A database is a digital repository for storing, managing and securing organized collections of data.
Different types of databases store data in different ways. For example, relational databases store it in defined tables with rows and columns, while nonrelational databases can store it as a variety of data structures, including key-value pairs or graphs.
Organizations use these different kinds of databases to manage different types of data. Relational databases excel with structured data such as financial records. Nonrelational databases are best for unstructured data types such as text files, audio and video. Vector databases store data as vector embeddings, a format used by many generative AI applications.
Businesses own large amounts of data—often measured in petabytes, or quadrillions of bits—on everything from customer transactions and product inventory to internal processes and proprietary research. This data must be organized in a coherent data architecture for users and apps to access it when they need it.
Databases are foundational to building such a data architecture. They are more than a place to store information. Rather, they enable organizations to centrally manage data, enforce data integrity and security standards and facilitate data access.
With the proper database systems in place, organizations can use high-quality data sets for key business initiatives, including business intelligence (BI), artificial intelligence (AI) and machine learning (ML) projects.
People often use the term “database” rather loosely, which can cause confusion about what a database is—and what it is not.
A database is a system for storing and managing data, comprising both the physical hardware on which the data is stored and the software that organizes and controls access to the data.
Databases underpin much modern IT infrastructure, including websites, apps and platforms such as Amazon and Google. These services are not databases themselves, but they do rely on databases to manage information, such as product inventories or search results.
It is also worth noting that Microsoft Excel is not a database, but a spreadsheet application. An Excel spreadsheet organizes data in rows and columns much like a relational database does, but that spreadsheet is a single file. Databases, however, are robust, centrally managed systems that can store many different types of data, in many different formats, while supporting more advanced queries.
Organizations use different types of databases to manage different types of data and support different applications. Some of the most common types of databases include:
Navigational databases store data in sets of linked records. Users must navigate between these records to reach the data they want, hence the name.
The 2 most common types of navigational databases are hierarchical databases and network databases.
Hierarchical databases arrange data in a tree-like structure of parent records and child records. Each child record can have only a single parent, but parent records can have multiple children. To reach the wanted record, users must start at the top of the tree and work their way down.

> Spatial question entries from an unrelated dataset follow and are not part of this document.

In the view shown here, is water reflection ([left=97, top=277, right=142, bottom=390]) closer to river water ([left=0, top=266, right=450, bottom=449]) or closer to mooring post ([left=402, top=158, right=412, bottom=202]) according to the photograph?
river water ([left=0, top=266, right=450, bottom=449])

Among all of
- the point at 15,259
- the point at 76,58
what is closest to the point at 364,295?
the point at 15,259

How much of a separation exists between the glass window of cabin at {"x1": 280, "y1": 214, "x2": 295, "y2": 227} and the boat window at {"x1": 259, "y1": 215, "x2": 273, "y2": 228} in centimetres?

Network databases behave much like hierarchical databases, except they allow each child record to be linked to multiple parent records. Users must still navigate through linked records, typically by using pointers to arrive at the data they want.
Navigational databases were once common, but advancements in database technology—particularly the development of the relational data model—have made them much less popular.
Relational databases store data in formatted tables of rows and columns. They are sometimes called “SQL databases” because many relational databases support the use of structured query language (SQL) to query and manipulate data. (For more information, see “Database languages”).
Each table in a relational database contains information on one type of entity. For example, an organization might have a table that contains information on all its customers, plus separate tables detailing each individual customer’s purchase history.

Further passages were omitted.